The Court could polish off the legal coup by deciding cases wildly popular with the people, with such things as finding income tax and the IRS unconstitutional, limiting taxes to a ten percent tithing, bringing all the military home and reducing its size, closing our borders, nationalizing healthcare with social security, and nationalizing police to crush crime, gangs and terrorism, including social and political activism... And they could write a new constitution in the process, creating a society governed by "tribunalism," with federal courts governing the United States, state courts governing the states, and local councils of lawyers governing cities and counties.
Impossible? Consider what is really going on in each of the areas described above, how the courts are involved, and how vulnerable we are... then think about it again... IT, or something like it but less extreme, could happen...
Men in Black author, Mark Levin aptly put forward a solution to the Supreme Court "abusing and subverting its constitutional role." He proposed a constitutional amendment limiting Supreme Court justices and federal judges to fixed terms, and another "constitutional amendment limiting the Supreme Court's judicial review power by establishing a legislative veto over Court decisions -- perhaps a two-thirds vote of both houses," similar to a "congressional override of a presidential veto."
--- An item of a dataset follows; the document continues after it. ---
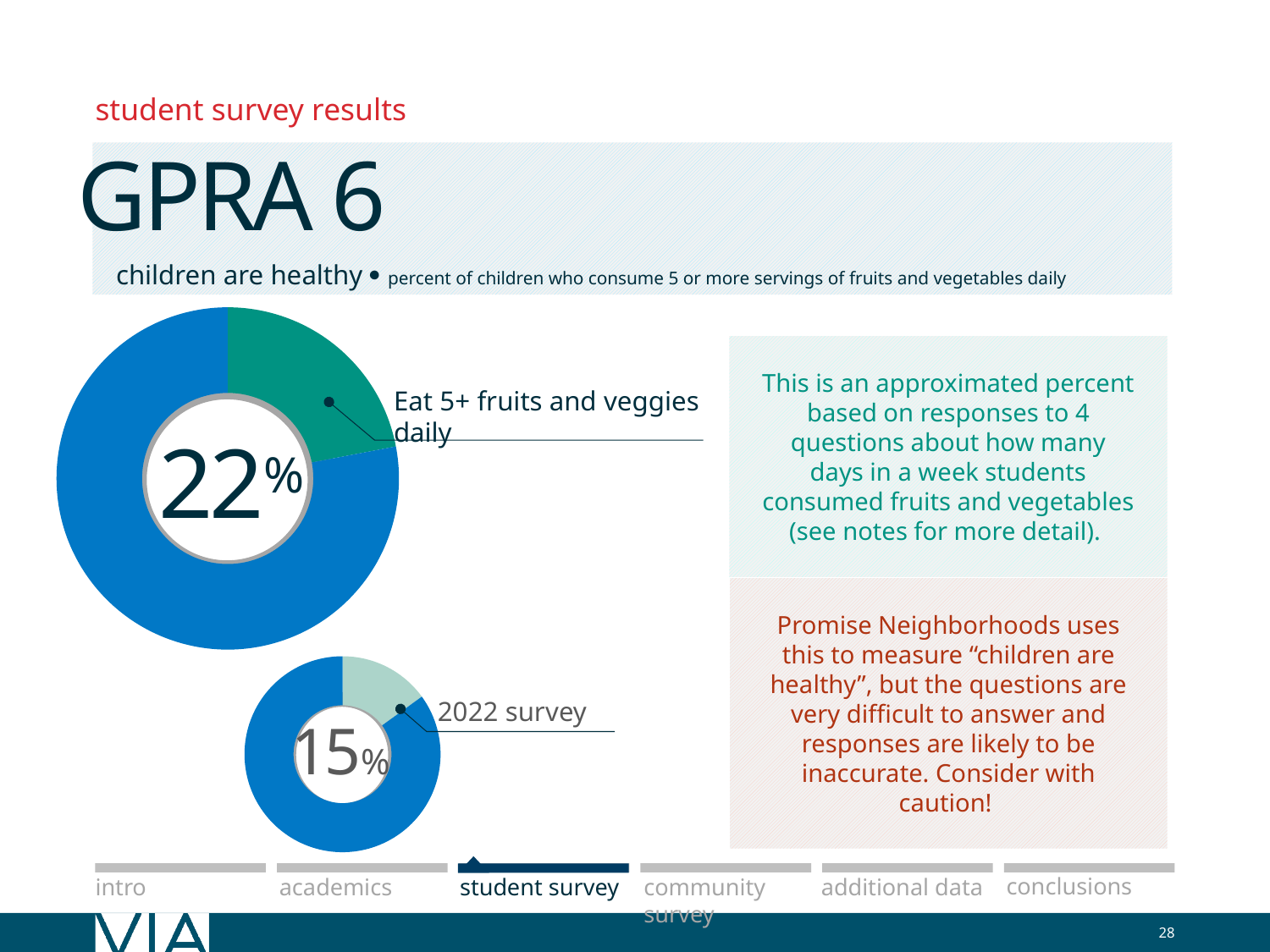
What kind of chart is used to show the 22% value on the slide? Donut (pie) chart What label is attached to the small donut chart? 2022 survey Is the value shown on the large donut chart greater or less than 20%? greater On the small donut chart labelled '2022 survey', what percent is shown in the centre? 15% On the large donut chart, what percent of children eat 5+ fruits and veggies daily? 22% What is the difference in percentage points between the large donut chart value (22%) and the small donut chart value (15%)? 7 percentage points On the large donut chart, what share of the ring does the green slice represent? 22% On the small donut chart, what share of the ring does the light green slice represent? 15% Is the value shown on the small donut chart (2022 survey) greater or less than 20%? less Which is larger: the percent on the large donut chart (Eat 5+ fruits and veggies daily) or the percent on the small donut chart (2022 survey)? The large donut chart (22%) How many donut charts are shown on the slide? 2 What label is attached to the green slice of the large donut chart? Eat 5+ fruits and veggies daily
However, the common sense solution would be to control government with a jury of the people and a lot more democracy. This is still America and our freedom is not lost. We can either continue to let it slip away, or we can help ourselves with a constitutional amendment establishing a form of direct democracy, with secure voting networks connected to voters' homes, wherein all elections and government would be nonpartisan, with elected professional government managers instead of professional politicians. Truthfully informed voters would be able to communicate with each other and their elected representatives to decide matters of taxation and public policy. Each of us is in the position to decide what is best for us as individuals. And with fully informed direct democracy on our side, we could certainly trust the collective judgment of our fellow citizens to decide what is best for all of us. It's certainly worth a try, before it's too late...
Indeed, as Thomas Jefferson said, "I know of no safe depository of the ultimate powers of the society but the people themselves; and if we think them not enlightened enough to exercise their control with a wholesome discretion, the remedy is not to take it away from them, but to inform their discretion."